Bu kumpas öyle bir kumpas ki, her şey sonradan ortaya çıkmış ve daha çıkacak olsa da; Siyonist ve Neocon ağabeylerinin desteğiyle Fenerbahçe’ye ve kendilerine 50 milyon dolar himmet vermeyi kabul etmeyen başkanına haddini bildirmek için 3 yıl UEFA ya gitmesine engel olmuştur. 50 milyon dolar olayını Galatasaray başkanı Duygun Yersuvat beyin medya önünde söylediğini de ifade edelim.
Ancak bizim de tahminimiz o dur ki; bu saldırı öyle basit kişisel bir saldırı değildir. Hedef iki güzide kulübümüz olan Fenerbahçe ve Trabzon taraftarlarını kışkırtarak seçim öncesi ülkenin huzurunu bozmaktır. Şimdi birilerinin de Trabzon otobüsüne saldırmasını teşvik ederler, birileri yapmaz ise birilerinin adına bunu onlar seve seve yaparlar.

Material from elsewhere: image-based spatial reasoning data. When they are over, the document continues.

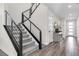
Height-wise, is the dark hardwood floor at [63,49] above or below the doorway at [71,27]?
below

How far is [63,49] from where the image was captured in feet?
5.13

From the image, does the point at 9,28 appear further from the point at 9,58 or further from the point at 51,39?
the point at 51,39

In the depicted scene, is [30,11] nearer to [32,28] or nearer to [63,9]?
[32,28]

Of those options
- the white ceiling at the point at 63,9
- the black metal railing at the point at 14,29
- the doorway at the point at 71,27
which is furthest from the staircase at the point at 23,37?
the doorway at the point at 71,27

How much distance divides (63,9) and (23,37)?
0.80 meters

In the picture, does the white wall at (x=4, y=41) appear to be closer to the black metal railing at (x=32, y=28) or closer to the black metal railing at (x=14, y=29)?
the black metal railing at (x=14, y=29)

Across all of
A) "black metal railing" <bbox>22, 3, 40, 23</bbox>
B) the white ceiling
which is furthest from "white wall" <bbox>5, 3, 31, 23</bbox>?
the white ceiling

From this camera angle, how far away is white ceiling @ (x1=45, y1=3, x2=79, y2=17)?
1.50m

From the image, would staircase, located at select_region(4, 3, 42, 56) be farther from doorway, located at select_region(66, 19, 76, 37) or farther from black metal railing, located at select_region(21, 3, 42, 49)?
doorway, located at select_region(66, 19, 76, 37)

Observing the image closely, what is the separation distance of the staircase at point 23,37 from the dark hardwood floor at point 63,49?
12 cm

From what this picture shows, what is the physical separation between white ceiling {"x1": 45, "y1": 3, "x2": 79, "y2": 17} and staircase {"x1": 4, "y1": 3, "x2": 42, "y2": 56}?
0.36 metres

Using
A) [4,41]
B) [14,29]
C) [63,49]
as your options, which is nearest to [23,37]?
[14,29]

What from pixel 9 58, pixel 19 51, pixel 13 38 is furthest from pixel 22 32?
pixel 9 58

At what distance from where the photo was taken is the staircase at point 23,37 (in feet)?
4.92
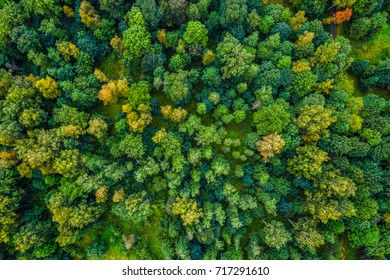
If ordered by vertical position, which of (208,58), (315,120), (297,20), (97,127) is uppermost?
(297,20)

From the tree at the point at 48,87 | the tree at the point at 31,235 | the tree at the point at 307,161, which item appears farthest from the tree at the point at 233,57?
the tree at the point at 31,235

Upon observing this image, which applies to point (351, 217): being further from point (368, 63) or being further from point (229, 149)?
point (368, 63)

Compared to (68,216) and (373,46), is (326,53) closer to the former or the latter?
(373,46)

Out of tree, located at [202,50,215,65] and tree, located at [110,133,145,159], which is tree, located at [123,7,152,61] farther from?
tree, located at [110,133,145,159]

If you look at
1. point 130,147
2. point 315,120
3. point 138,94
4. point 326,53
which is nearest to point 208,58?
point 138,94

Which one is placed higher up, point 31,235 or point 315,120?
point 315,120

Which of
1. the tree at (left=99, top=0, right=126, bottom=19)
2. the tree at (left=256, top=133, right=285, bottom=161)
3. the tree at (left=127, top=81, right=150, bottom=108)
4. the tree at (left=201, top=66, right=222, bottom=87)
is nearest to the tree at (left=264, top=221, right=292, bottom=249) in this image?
the tree at (left=256, top=133, right=285, bottom=161)
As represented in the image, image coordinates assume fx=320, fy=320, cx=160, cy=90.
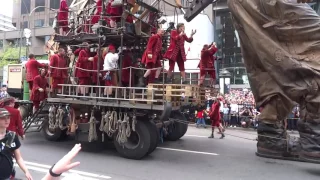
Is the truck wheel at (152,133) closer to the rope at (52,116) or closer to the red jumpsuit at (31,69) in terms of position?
the rope at (52,116)

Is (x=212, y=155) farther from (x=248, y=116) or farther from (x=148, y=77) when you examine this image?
(x=248, y=116)

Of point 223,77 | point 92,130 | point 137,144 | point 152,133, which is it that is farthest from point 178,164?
point 223,77

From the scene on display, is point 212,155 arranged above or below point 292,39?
below

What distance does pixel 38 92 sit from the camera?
9.45 m

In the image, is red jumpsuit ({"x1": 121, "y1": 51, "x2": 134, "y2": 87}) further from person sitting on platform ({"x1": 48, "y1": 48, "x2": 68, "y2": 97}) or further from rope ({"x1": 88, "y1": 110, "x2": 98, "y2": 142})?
person sitting on platform ({"x1": 48, "y1": 48, "x2": 68, "y2": 97})

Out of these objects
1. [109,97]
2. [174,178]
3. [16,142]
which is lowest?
[174,178]

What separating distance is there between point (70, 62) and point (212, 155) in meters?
5.18

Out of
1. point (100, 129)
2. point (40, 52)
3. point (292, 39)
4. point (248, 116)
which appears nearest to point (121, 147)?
point (100, 129)

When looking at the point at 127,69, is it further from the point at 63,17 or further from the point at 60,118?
the point at 63,17

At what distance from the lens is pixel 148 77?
28.7 ft

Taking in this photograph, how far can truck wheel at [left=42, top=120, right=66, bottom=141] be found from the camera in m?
9.70

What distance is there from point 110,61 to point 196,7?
2.68m

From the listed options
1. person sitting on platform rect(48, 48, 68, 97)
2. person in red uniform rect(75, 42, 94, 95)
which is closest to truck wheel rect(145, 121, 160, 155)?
person in red uniform rect(75, 42, 94, 95)

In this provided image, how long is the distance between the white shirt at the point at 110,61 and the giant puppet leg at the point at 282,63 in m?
3.20
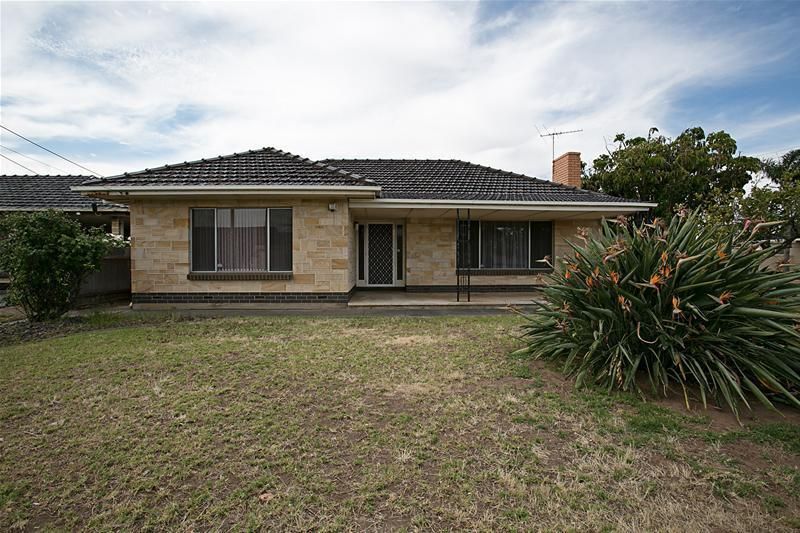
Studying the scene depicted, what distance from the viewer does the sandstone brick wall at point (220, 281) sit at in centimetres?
1102

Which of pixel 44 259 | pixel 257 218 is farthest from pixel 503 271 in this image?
pixel 44 259

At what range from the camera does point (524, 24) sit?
11.5 meters

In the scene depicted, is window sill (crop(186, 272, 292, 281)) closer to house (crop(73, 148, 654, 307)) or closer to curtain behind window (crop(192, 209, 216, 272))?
house (crop(73, 148, 654, 307))

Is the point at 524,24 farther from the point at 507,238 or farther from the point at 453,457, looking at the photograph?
the point at 453,457

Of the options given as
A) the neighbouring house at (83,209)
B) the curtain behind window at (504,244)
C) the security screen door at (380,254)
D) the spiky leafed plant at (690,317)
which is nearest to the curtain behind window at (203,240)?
the neighbouring house at (83,209)

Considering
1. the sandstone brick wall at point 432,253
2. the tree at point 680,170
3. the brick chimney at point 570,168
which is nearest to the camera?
the sandstone brick wall at point 432,253

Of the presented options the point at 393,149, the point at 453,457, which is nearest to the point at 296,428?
the point at 453,457

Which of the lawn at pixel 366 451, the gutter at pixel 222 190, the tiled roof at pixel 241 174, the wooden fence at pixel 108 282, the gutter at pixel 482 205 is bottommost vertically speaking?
the lawn at pixel 366 451

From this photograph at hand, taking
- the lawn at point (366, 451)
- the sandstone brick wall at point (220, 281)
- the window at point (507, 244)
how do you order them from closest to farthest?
the lawn at point (366, 451) → the sandstone brick wall at point (220, 281) → the window at point (507, 244)

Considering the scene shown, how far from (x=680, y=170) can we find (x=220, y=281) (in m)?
22.8

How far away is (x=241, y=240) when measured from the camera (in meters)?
11.2

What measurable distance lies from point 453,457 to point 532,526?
89cm

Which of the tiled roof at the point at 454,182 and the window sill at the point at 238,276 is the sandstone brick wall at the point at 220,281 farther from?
the tiled roof at the point at 454,182

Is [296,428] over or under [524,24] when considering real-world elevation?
under
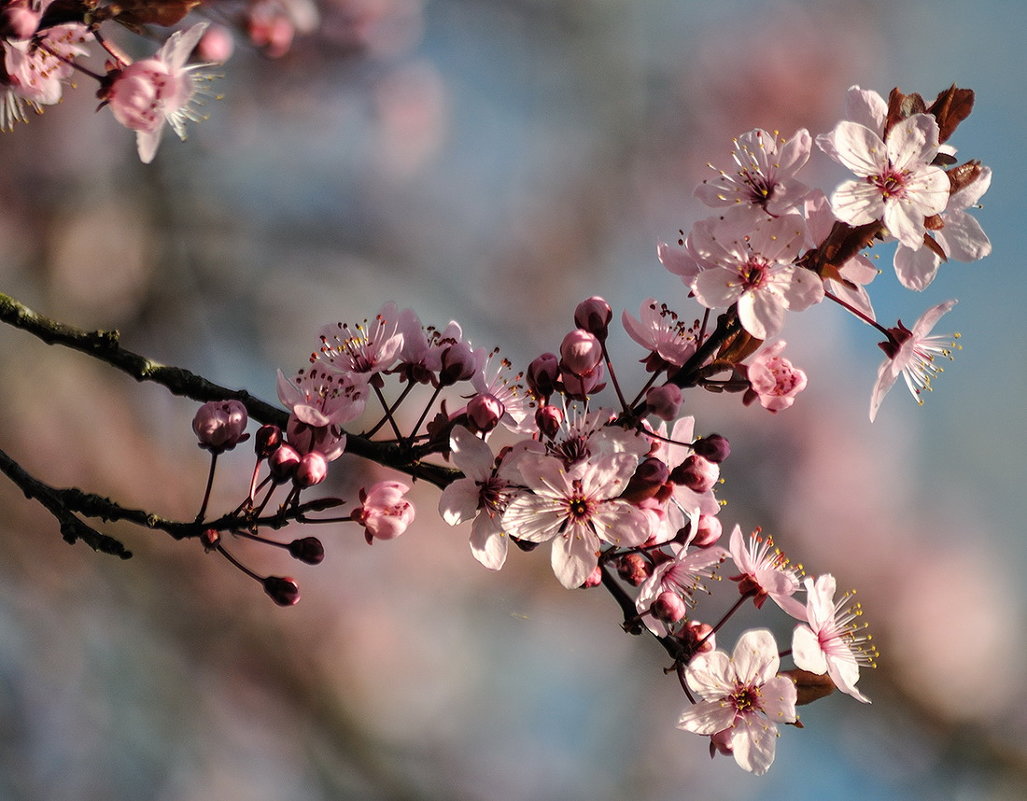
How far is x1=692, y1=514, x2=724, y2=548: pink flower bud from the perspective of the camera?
2.31 feet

Netice olarak bildiğimiz kesin bir şey var. O da ülkemizin huzurunu bozmak için, halkının gönlünü fethetmiş olan iktidarının bertaraf edilmesi için, bertaraf edilemiyorsa hiç olmaz ise gücünün zayıflatılması için oyun üstüne oyun kurarlar.

Ülkeyi yönetilemiyor gibi göstermek ve siyasi istikrarını bozmak ve tarihini yeniden hatırlayıp geleceğe şahlanışını durdurmak için; yalanlarla, iftiralarla, şantaj ve montaj kasetlerle hizaya getiremedikleri iktidarı halkın gözünden düşürmek için ülke çapında elektrik santrallerine veya iletim hatlarına sabotaj yaparlar.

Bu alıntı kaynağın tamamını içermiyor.